◆ **Directions**: Please copy out word for word everything in the listing below, from the line containing "How much space" down to the line containing "4. pixel 185 63", with both of those lines included.
─── Source data ───
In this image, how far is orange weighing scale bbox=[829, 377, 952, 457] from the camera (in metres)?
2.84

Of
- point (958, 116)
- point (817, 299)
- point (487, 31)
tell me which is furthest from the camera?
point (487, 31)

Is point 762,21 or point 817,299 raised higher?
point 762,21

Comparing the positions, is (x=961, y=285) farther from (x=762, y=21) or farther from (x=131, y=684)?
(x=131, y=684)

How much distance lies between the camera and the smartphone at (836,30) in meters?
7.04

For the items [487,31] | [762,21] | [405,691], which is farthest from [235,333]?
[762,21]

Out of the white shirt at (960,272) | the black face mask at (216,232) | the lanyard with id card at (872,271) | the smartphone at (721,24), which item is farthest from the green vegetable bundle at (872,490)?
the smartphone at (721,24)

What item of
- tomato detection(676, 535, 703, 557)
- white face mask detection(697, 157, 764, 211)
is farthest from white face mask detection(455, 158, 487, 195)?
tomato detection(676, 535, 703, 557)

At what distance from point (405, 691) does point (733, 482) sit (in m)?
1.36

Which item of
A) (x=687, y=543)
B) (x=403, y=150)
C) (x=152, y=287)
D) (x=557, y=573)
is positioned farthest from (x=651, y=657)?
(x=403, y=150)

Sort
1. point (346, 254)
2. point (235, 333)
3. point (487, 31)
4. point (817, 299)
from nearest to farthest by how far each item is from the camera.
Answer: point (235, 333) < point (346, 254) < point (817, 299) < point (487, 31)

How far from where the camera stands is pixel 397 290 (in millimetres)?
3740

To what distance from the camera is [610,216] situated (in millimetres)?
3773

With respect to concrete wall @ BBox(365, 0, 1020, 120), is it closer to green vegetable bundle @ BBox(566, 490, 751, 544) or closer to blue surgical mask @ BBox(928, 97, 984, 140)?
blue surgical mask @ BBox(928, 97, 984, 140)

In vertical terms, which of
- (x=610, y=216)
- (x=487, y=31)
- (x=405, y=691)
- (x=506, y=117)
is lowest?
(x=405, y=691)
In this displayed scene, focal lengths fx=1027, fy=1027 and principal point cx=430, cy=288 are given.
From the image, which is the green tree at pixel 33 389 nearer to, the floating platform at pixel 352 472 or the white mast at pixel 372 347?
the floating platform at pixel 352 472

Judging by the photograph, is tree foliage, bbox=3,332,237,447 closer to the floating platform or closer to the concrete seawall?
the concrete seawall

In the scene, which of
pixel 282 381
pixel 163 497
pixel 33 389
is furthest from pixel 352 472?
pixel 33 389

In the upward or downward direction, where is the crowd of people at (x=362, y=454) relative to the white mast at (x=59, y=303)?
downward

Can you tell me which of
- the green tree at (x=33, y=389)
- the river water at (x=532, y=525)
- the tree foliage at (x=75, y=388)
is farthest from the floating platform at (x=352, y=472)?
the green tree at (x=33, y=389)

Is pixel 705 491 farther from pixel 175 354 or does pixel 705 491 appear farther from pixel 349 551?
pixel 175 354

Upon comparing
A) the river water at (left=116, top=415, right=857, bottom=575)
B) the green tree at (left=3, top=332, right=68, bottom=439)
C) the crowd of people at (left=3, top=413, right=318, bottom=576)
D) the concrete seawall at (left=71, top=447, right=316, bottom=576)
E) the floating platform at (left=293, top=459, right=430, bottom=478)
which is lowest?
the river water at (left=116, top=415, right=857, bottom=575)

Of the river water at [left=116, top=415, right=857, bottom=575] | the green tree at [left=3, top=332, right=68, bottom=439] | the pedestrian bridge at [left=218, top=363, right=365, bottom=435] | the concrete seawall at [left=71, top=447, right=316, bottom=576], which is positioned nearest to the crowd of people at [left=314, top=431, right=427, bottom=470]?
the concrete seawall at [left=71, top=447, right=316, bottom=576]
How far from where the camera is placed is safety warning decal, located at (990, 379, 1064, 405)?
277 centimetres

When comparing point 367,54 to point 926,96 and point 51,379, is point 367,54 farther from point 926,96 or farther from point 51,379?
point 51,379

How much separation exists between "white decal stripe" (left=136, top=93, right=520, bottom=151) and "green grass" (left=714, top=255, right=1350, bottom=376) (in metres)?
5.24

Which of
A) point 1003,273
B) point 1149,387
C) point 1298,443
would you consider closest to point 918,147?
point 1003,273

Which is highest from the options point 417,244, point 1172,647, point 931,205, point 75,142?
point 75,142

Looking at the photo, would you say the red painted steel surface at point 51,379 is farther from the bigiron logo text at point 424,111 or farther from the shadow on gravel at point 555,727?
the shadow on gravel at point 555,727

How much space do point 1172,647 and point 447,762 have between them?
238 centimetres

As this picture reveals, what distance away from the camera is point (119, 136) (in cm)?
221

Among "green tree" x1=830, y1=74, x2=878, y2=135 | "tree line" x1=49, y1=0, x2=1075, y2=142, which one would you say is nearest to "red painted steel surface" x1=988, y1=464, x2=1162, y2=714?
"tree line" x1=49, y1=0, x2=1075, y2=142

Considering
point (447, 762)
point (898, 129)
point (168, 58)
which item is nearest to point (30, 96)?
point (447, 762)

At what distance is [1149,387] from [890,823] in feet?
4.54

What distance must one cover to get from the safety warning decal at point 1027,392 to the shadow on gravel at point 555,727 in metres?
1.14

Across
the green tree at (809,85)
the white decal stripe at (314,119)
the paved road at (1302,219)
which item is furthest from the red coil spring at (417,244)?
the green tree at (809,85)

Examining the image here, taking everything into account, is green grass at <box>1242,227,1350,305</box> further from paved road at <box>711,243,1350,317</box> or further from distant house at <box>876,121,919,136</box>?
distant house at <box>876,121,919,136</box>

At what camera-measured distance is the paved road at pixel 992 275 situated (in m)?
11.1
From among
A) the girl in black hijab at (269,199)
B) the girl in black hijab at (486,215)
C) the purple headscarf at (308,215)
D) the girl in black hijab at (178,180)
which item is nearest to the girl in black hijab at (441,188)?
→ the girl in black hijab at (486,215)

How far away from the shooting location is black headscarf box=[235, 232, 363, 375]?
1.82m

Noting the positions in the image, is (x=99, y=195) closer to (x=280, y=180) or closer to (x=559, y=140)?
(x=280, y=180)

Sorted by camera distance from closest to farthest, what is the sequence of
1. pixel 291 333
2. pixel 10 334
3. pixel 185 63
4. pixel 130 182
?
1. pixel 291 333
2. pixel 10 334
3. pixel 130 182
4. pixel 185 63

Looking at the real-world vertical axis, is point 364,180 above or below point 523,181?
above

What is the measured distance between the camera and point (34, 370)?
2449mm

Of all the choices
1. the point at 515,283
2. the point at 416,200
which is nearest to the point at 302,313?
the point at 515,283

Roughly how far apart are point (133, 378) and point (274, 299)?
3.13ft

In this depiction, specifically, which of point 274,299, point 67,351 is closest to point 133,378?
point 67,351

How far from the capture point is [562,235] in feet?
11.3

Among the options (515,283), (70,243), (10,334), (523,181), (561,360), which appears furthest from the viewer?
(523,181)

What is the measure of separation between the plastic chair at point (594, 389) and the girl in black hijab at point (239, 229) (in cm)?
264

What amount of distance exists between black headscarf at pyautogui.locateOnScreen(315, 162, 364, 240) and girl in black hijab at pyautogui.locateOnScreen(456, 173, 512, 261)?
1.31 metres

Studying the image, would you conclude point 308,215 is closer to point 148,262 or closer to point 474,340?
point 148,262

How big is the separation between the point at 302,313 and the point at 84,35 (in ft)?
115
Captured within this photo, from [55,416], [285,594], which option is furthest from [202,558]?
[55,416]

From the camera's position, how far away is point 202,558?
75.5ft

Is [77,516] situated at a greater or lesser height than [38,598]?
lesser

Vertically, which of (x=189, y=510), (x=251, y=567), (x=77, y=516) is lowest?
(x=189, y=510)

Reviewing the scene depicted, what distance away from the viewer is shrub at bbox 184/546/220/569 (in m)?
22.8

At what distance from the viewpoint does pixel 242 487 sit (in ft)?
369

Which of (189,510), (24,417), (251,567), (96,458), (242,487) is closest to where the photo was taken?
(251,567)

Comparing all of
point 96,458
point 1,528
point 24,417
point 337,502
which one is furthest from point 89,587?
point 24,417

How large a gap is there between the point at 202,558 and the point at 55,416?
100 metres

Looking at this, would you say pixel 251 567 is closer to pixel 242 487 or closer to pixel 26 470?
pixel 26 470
───
◆ **Task result**:
How much space do point 1172,647 and point 447,762 have between them?
238 centimetres

As this picture reveals, what distance away from the camera is point (119, 136) (in cm)?
221

Among "green tree" x1=830, y1=74, x2=878, y2=135 | "tree line" x1=49, y1=0, x2=1075, y2=142, which one would you say is nearest to "red painted steel surface" x1=988, y1=464, x2=1162, y2=714?
"tree line" x1=49, y1=0, x2=1075, y2=142

Considering
point (447, 762)
point (898, 129)
point (168, 58)
which item is nearest to point (30, 96)?
point (447, 762)

At what distance is [1149,387] from [890,823] in feet?
4.54

What distance must one cover to get from the safety warning decal at point 1027,392 to the shadow on gravel at point 555,727 in metres?
1.14

Across
the green tree at (809,85)
the white decal stripe at (314,119)
the paved road at (1302,219)
which item is furthest from the red coil spring at (417,244)?
the green tree at (809,85)

Examining the image here, taking everything into account, is green grass at <box>1242,227,1350,305</box> further from paved road at <box>711,243,1350,317</box> or further from distant house at <box>876,121,919,136</box>?
distant house at <box>876,121,919,136</box>

At what camera-measured distance is the paved road at pixel 992 275 situated (in m)?
11.1
From among
A) the girl in black hijab at (269,199)
B) the girl in black hijab at (486,215)
C) the purple headscarf at (308,215)
D) the girl in black hijab at (178,180)
which item is nearest to the girl in black hijab at (441,188)?
→ the girl in black hijab at (486,215)

How far away from the shooting location is black headscarf box=[235, 232, 363, 375]?
1.82m

Noting the positions in the image, is (x=99, y=195) closer to (x=280, y=180) or closer to (x=559, y=140)?
(x=280, y=180)

Sorted by camera distance from closest to farthest, what is the sequence of
1. pixel 291 333
2. pixel 10 334
3. pixel 185 63
4. pixel 130 182
?
1. pixel 291 333
2. pixel 10 334
3. pixel 130 182
4. pixel 185 63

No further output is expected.